Azerbaijani President Ilham Aliyev (L), US President Donald Trump, and Armenian Prime Minister Nikol Pashinyan (R) shake hands after signing a peace treaty at the White House in Washington, DC, 8 August 2025. Photo: EPA/NATHAN HOWARD
The leaders of Azerbaijan and Armenia signed a peace deal at the White House in Washington on Friday as US President Donald Trump looked on, bringing to end decades of conflict between the two countries, Reuters reported on Friday.
“Thirty-five years they fought, and now they’re friends and they’re going to be friends a long time," predicted Trump, who sat between Azerbaijani President Ilham Aliyev and Armenian Prime Minister Nikol Pashinyan as they signed the painstakingly negotiated peace treaty.
Trump boasted of the benefits the peace deal was likely to bring not only to both countries, but also to the United States, which has been granted exclusive development rights to the Lachin Corridor, a strip of land connecting the long-contested region of Nagorno-Karabakh to Armenia, and which is to be renamed the Trump Route for International Peace and Prosperity.
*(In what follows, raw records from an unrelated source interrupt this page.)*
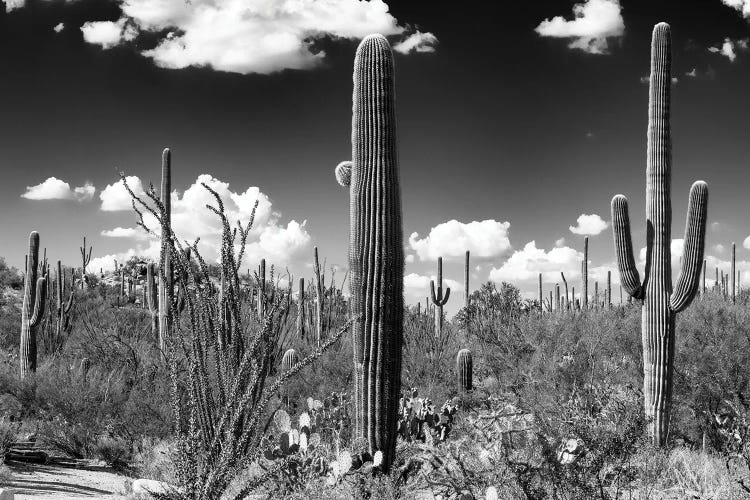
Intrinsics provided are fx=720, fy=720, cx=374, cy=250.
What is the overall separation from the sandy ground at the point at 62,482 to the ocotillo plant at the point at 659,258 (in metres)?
7.55

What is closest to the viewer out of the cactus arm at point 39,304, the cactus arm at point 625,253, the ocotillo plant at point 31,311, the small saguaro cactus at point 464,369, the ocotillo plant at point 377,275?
the ocotillo plant at point 377,275

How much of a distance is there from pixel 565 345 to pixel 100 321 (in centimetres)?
1427

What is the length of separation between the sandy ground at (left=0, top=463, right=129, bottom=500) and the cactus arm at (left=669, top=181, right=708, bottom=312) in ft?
26.9

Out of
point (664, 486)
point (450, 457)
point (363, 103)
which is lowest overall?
point (664, 486)

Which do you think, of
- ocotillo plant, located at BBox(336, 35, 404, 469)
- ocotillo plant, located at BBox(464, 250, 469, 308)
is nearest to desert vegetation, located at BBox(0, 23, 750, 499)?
A: ocotillo plant, located at BBox(336, 35, 404, 469)

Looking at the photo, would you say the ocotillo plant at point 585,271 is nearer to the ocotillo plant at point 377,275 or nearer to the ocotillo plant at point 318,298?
the ocotillo plant at point 318,298

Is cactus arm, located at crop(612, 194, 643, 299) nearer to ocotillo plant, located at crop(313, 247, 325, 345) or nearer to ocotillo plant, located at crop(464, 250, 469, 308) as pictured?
ocotillo plant, located at crop(313, 247, 325, 345)

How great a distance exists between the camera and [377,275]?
722cm

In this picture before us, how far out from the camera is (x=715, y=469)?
31.6ft

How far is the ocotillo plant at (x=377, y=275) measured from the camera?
7207mm

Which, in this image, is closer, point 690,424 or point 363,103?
point 363,103

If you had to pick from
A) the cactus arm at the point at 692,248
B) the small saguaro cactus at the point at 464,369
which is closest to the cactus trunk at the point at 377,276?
the cactus arm at the point at 692,248

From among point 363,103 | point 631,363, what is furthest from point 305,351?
point 363,103

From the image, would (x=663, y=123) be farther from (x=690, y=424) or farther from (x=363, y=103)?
(x=363, y=103)
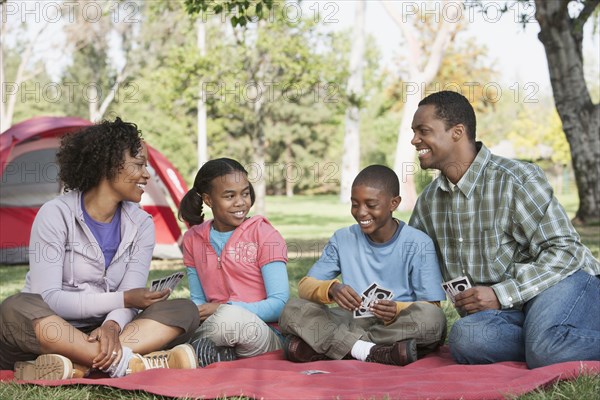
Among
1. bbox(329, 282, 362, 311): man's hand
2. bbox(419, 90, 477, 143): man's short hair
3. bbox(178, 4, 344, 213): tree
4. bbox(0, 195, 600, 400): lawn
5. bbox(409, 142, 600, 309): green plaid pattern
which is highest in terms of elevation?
bbox(178, 4, 344, 213): tree

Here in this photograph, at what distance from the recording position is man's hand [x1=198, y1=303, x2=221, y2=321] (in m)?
3.84

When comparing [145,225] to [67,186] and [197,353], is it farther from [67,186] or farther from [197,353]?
[197,353]

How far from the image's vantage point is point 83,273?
360 cm

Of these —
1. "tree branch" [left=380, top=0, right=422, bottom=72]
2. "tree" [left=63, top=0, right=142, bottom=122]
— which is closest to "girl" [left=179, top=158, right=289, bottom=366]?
"tree branch" [left=380, top=0, right=422, bottom=72]

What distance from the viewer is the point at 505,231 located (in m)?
3.60

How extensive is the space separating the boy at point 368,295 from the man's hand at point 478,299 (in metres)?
0.20

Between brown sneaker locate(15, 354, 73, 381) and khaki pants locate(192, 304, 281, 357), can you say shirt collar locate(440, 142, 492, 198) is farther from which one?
brown sneaker locate(15, 354, 73, 381)

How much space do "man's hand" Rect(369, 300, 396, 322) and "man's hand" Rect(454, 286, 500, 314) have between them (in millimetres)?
307

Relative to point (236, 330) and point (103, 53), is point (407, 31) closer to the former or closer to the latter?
point (236, 330)

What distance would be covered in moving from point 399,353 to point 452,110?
1.15 metres

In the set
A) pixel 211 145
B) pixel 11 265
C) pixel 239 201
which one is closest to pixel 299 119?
pixel 211 145

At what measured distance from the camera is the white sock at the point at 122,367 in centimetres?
329

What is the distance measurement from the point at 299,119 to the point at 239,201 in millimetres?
35846

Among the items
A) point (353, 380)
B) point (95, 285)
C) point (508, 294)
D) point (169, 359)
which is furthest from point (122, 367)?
point (508, 294)
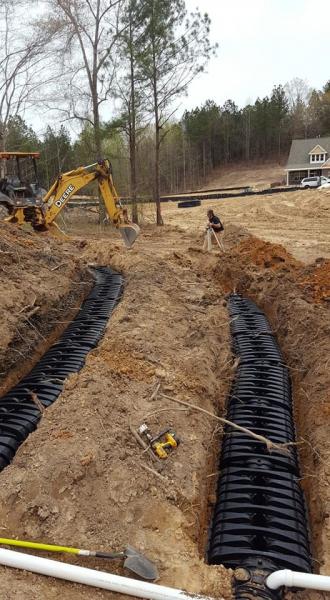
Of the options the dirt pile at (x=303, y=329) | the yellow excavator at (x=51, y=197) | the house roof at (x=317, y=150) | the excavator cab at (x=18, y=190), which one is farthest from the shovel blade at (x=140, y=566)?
the house roof at (x=317, y=150)

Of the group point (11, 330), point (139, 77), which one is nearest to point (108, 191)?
point (11, 330)

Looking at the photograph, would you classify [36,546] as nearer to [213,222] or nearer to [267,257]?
[267,257]

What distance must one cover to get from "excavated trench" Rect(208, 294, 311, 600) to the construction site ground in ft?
0.41

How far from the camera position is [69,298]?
9.53m

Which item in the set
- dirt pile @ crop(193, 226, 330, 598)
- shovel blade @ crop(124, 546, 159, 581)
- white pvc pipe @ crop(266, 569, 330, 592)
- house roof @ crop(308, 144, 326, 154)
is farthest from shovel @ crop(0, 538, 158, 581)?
house roof @ crop(308, 144, 326, 154)

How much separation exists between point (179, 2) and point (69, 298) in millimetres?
19116

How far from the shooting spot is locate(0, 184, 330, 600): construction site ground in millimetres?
3648

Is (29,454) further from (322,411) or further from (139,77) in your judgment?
(139,77)

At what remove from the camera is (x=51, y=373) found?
21.7 ft

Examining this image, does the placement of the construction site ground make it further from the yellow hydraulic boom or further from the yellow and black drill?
the yellow hydraulic boom

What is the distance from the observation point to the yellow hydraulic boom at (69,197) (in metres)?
12.4

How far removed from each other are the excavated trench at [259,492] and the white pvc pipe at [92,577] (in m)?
0.62

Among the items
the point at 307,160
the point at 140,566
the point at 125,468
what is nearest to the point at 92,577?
the point at 140,566

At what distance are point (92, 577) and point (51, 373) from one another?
3.74 metres
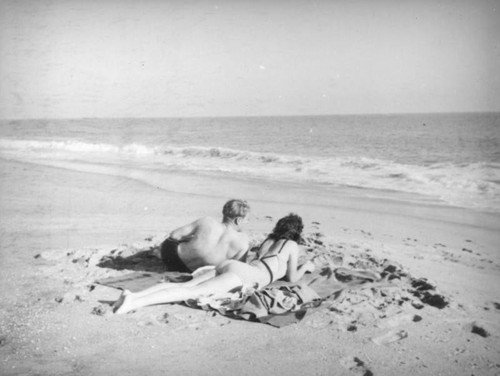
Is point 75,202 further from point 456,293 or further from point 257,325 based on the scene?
point 456,293

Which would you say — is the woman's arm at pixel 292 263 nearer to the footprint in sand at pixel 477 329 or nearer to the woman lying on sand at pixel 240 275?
the woman lying on sand at pixel 240 275

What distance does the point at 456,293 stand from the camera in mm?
4691

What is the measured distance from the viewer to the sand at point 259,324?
10.8 feet

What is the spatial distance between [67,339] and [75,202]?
602 centimetres

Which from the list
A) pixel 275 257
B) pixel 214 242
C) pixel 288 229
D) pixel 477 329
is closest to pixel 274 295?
pixel 275 257

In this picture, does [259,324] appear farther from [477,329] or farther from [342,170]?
[342,170]

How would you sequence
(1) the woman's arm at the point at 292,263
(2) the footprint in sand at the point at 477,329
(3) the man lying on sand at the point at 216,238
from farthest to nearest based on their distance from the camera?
(3) the man lying on sand at the point at 216,238 → (1) the woman's arm at the point at 292,263 → (2) the footprint in sand at the point at 477,329

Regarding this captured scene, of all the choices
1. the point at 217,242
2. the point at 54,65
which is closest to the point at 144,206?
the point at 54,65

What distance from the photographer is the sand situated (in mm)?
3301

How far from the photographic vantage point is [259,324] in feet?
12.7

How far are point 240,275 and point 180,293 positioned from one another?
57 centimetres

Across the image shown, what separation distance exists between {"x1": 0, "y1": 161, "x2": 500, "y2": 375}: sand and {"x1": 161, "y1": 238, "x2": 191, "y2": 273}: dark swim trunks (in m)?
0.71

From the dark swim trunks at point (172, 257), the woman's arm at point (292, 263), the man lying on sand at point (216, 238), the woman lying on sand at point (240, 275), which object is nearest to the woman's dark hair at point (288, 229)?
the woman lying on sand at point (240, 275)

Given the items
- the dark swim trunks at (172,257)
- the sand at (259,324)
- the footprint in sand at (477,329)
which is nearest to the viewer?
the sand at (259,324)
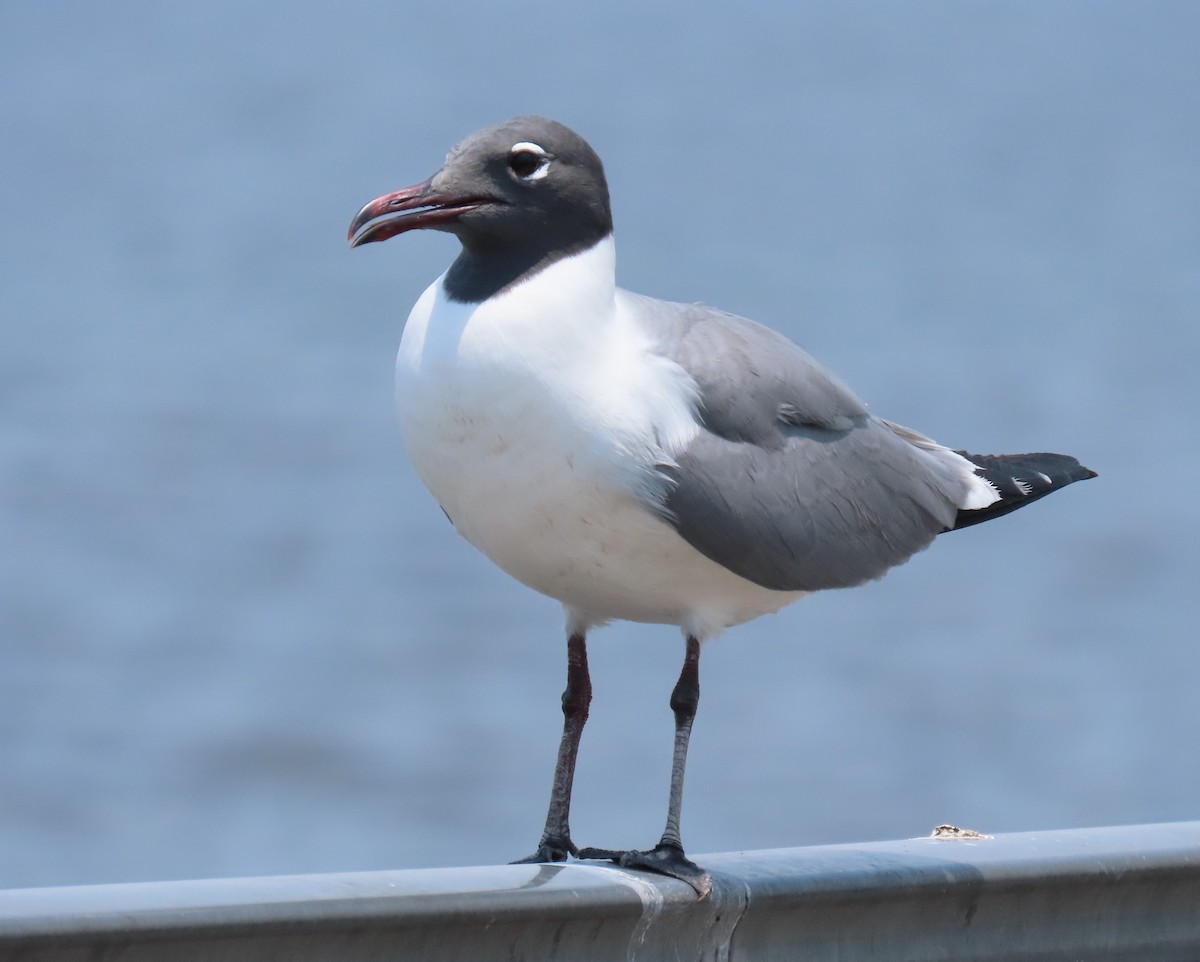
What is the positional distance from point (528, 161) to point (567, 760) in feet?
4.08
The peace agreement, which has been the subject of months of negotiations facilitated by Washington, creates a new transit corridor between Azerbaijan to and Nakhchivan, an Azerbaijani region surrounded by Armenian territory whose exclave status has long been a sticking point in discussions between Baku and Yerevan.
Azerbaijan and Armenia have been in conflict for almost four decades over Nagorno-Karabakh, a disputed region located within Azerbaijan despite its population being made up of an ethnic Armenian majority.
After three decades of the contested region of Karabakh being run by Armenia, Azerbaijan retook it in a surprise invasion in September 2023, leading to the mass exodus of some 100,000 ethnic Armenian residents.